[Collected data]

--- --- ---

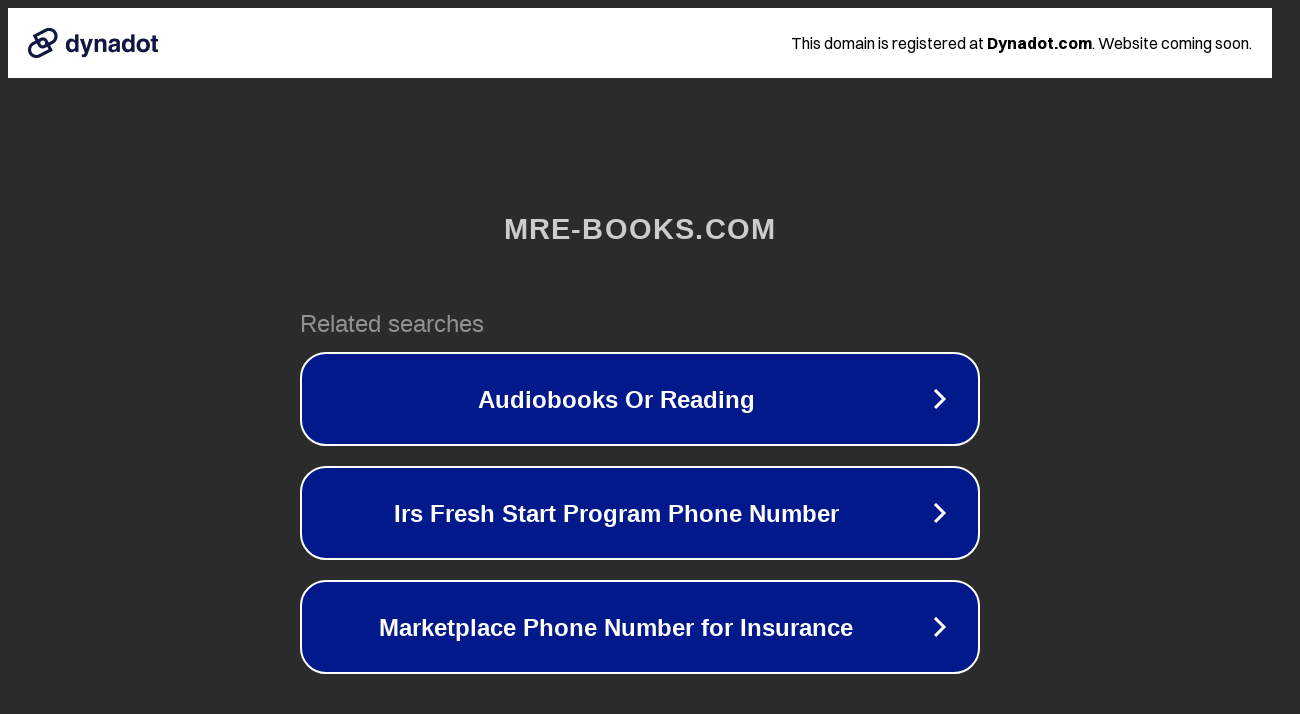

--- FILE ---
content_type: text/html; charset=utf-8
request_url: http://www.mre-books.com/best-financial-books-for-young-adults/
body_size: 1102
content:
<!doctype html>
<html data-adblockkey="MFwwDQYJKoZIhvcNAQEBBQADSwAwSAJBANDrp2lz7AOmADaN8tA50LsWcjLFyQFcb/P2Txc58oYOeILb3vBw7J6f4pamkAQVSQuqYsKx3YzdUHCvbVZvFUsCAwEAAQ==_DnMupM6YqVQXFI/EjB4CIN2D7SDoqIxPSEX8/b8OkZPX01kfh6ntUK4bD4toCwmM2sgXiWoS5vgcRkbS6SU81A==" lang="en" style="background: #2B2B2B;">
<head>
    <meta charset="utf-8">
    <meta name="viewport" content="width=device-width, initial-scale=1">
    <link rel="icon" href="[data-uri]">
    <link rel="preconnect" href="https://www.google.com" crossorigin>
</head>
<body>
<div id="target" style="opacity: 0"></div>
<script>window.park = "[base64]";</script>
<script src="/bTOGUpMxW.js"></script>
</body>
</html>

--- --- ---

> _Your assignment_: The response must contain each line above that holds the string "html".

> _Expected output_:
content_type: text/html; charset=utf-8
<!doctype html>
<html data-adblockkey="MFwwDQYJKoZIhvcNAQEBBQADSwAwSAJBANDrp2lz7AOmADaN8tA50LsWcjLFyQFcb/P2Txc58oYOeILb3vBw7J6f4pamkAQVSQuqYsKx3YzdUHCvbVZvFUsCAwEAAQ==_DnMupM6YqVQXFI/EjB4CIN2D7SDoqIxPSEX8/b8OkZPX01kfh6ntUK4bD4toCwmM2sgXiWoS5vgcRkbS6SU81A==" lang="en" style="background: #2B2B2B;">
</html>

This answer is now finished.